Y ya estamos en el camino. Cada mañana me levanto rodeado de sonrisas, miradas de complicidad y ánimo. Son las 06,00 am y no se oye ni una “queja” sobre la hora, el ruido, o el calor del saco. Comentarios y bromas sí que aparecen, pero todos sabemos que esto no lo cambiaríamos por otro plan de Agosto.
Así empieza y empezará cada día de Agosto para mi y 45 personas más, cuyas caras son las que me encuentro tanto por los pasillos como en el colchón, suelo, guagua, y rincones de donde esté.
Durante el día, aunque con bastante que hacer, se piensa mucho. En mi caso, no paro de hacerlo. Miro a los que desde hace pocos días son mis compañeros de viaje y todos nos hemos acogido de tal manera que parece que nos conociéramos de mucho tiempo. Piensas en cómo se preocupan por ti, en su perfil, en lo que te cuentan, en cómo todos son interesantísimos. Conoces cada día una nueva cosa de ellos, e incluso a una nueva persona y vuelve la mente a trabajar. Sus gestos, su mirada, sus palabras son un mundo desconocido para todos pero poco a poco cada uno se va presentando como es o como quiere ser.

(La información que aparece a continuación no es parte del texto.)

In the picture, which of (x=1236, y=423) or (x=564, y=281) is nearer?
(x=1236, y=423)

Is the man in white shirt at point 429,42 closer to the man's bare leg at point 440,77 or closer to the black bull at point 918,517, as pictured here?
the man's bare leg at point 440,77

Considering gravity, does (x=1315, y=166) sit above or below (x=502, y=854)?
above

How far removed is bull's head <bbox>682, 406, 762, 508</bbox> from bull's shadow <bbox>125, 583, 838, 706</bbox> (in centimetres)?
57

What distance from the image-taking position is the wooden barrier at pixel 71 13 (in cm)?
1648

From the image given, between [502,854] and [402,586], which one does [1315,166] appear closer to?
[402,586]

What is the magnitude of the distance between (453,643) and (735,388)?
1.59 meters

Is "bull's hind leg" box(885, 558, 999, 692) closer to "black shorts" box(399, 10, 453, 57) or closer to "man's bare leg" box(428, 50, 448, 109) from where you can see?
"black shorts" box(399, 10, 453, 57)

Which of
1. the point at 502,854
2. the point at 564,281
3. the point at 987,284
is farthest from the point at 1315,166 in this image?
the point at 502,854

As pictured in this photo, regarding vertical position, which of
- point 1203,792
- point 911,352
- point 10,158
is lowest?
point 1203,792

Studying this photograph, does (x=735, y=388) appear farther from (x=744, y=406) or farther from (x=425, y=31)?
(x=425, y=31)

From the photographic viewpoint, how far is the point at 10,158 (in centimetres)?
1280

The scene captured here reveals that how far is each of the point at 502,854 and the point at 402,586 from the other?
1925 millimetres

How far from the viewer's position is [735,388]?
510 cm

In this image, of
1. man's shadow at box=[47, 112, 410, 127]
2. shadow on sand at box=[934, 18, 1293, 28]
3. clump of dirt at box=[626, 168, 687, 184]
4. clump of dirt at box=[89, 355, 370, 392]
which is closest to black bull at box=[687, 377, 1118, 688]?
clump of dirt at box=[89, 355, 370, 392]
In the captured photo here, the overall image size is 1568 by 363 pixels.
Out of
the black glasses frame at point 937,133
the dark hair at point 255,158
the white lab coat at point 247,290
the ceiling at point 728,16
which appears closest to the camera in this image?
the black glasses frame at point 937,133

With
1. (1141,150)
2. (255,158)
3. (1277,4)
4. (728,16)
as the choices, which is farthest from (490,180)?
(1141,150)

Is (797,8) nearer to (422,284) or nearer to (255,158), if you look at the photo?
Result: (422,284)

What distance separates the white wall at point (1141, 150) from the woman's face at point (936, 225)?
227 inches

Músicos, artistas, literatos, bailarines, altruistas, cantantes, médicos en potencia, diseñadores gráficos, sentimentales,… Y lo más bonito es que muchos de ellos solo han visto la oportunidad de ser así desde que ha empezado esta aventura. Hemos compartido reflexiones de las que todos hemos estado de acuerdo que nunca hubiésemos podido compartir en otra situación, lugar o con otra persona.
El que vive rodeado de números también toca un instrumento; el que no ayuda en casa es cocinero; el deportista es poeta; quien solo hablaba ahora canta y, para sorpresa de todos (y la suya propia), no lo hace nada mal. Ejercicios olvidados que vuelven a relucir, o ganas por tener nuevos conocimientos surgen en todos. Por ejemplo, tocar un instrumento, algo que antes admirábamos, se ha convertido en un objetivo de futuro.
Todo tiene cabida en nosotros y nuestra mente, que poco a poco va dando impulso al poder dar rienda suelta a nuestros sentimientos y “saberes ocultos”.
Este tipo de cosas han despertado en mi GANAS. Ganas de poder hacer más, de aprender más, de mover más, de cambiar las cosas.
Cuando uno está acostumbrado a lo que le rodea piensa que eso es lo mejor, lo cómodo, lo que no es necesario mejorar. Pero un día te das cuenta y descubres que siempre quisiste ser algo que no eres, o resurge un recuerdo que una vez guardaste en algún lugar de tu cabeza y aparece ese empujón que te ayuda a hacerlo. Una experiencia así, como RU7a, es el elemento ideal para estimular esos impulsos y tirar para adelante. Darte cuenta de lo joven que eres, de lo que puedes hacer y mejorar, y que TODO depende de ti.
No cabe en mi mente que cualquiera que pase por esta experiencia vuelva a ser igual consigo mismo. Yo espero poder luchar para sentirme lleno cada día y no solo conforme. Por lo menos, ahora tengo las ganas. Es el momento de aprovecharlas y mantenerlas constantes.